Desde el sector detallaron que el freno en las obras públicas por parte del Gobierno “genera pérdidas económicas, frena servicios esenciales, compromete la competitividad y aumenta la deuda de infraestructura”.
Además, agregaron que la construcción privada “también está paralizada”, generando un “impacto” en el empelo y la economía. “Cuando la construcción se detiene, se resiente todo el entramado productivo”, advirtieron.
La falta de inversión fue otro eje en el que pusieron una crítica, ya que “agrava la ‘deuda de infraestructura’” y se ve reflejada en “rutas deterioradas, energía obsoleta” y “puertos sin modernización”.

“Este déficit eleva el ‘costo argentino’, resta competitividad, limita el desarrollo regional y compromete el futuro productivo.

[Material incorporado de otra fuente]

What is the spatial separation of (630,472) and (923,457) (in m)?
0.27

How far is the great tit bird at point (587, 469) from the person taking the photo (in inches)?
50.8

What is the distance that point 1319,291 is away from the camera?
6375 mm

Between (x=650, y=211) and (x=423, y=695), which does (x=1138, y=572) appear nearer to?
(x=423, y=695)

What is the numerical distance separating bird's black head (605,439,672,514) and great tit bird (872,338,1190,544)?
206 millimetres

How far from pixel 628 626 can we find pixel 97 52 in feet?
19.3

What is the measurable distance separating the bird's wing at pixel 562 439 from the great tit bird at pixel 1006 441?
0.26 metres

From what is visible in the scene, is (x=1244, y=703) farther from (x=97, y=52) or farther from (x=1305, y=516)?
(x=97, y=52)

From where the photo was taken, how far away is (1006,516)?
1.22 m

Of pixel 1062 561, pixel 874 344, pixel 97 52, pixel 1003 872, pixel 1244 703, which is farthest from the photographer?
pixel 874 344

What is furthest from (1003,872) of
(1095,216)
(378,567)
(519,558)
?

La infraestructura social (viviendas, hospitales, escuelas, agua y saneamiento) es esencial para garantizar derechos y dinamizar la economía. Sin embargo, no se han solucionado los contratos frenados ni las deudas del Estado con empresas por proyectos ya ejecutados”.
Frente a este panorama, el Consejo Federal propone ocho ejes estratégicos para ordenar las prioridades del sector y promover un desarrollo con visión de largo plazo.

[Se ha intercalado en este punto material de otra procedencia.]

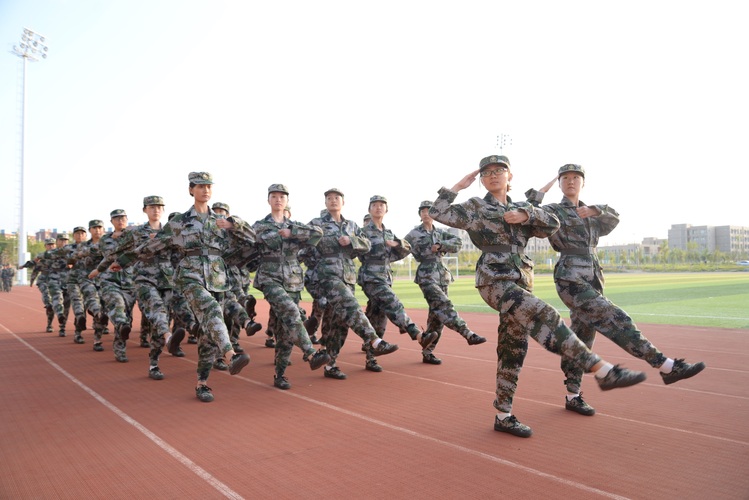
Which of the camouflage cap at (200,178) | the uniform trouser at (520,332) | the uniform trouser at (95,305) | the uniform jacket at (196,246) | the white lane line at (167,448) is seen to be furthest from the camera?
the uniform trouser at (95,305)

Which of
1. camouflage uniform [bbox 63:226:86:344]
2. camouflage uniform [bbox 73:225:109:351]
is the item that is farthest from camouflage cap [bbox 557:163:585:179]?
camouflage uniform [bbox 63:226:86:344]

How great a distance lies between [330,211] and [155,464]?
4487 mm

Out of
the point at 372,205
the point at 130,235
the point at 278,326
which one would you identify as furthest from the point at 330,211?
the point at 130,235

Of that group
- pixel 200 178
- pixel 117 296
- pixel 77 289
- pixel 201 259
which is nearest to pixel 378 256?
pixel 201 259

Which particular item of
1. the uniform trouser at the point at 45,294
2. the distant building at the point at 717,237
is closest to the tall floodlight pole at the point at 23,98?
the uniform trouser at the point at 45,294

- Reactivar las obras paralizadas que estén avanzadas en porcentajes significativos.
- Reconocer la deuda que posee en los organismos del Estado.
- Armar un plan federal de infraestructura con horizonte a largo plazo.
- Crear mecanismos mixtos de financiamiento al sector privado.
- Fomentar herramientas que promuevan el desarrollo inmobiliario y permitan las condiciones para la ampliación de los créditos hipotecarios.
- Crear políticas de transparencia y eficiencia en la ejecución de obras.
- Fortalecer las capacidades técnicas de los gobierno locales.
- Promover el empleo formal y la capacitación en oficios vinculados a la construcción.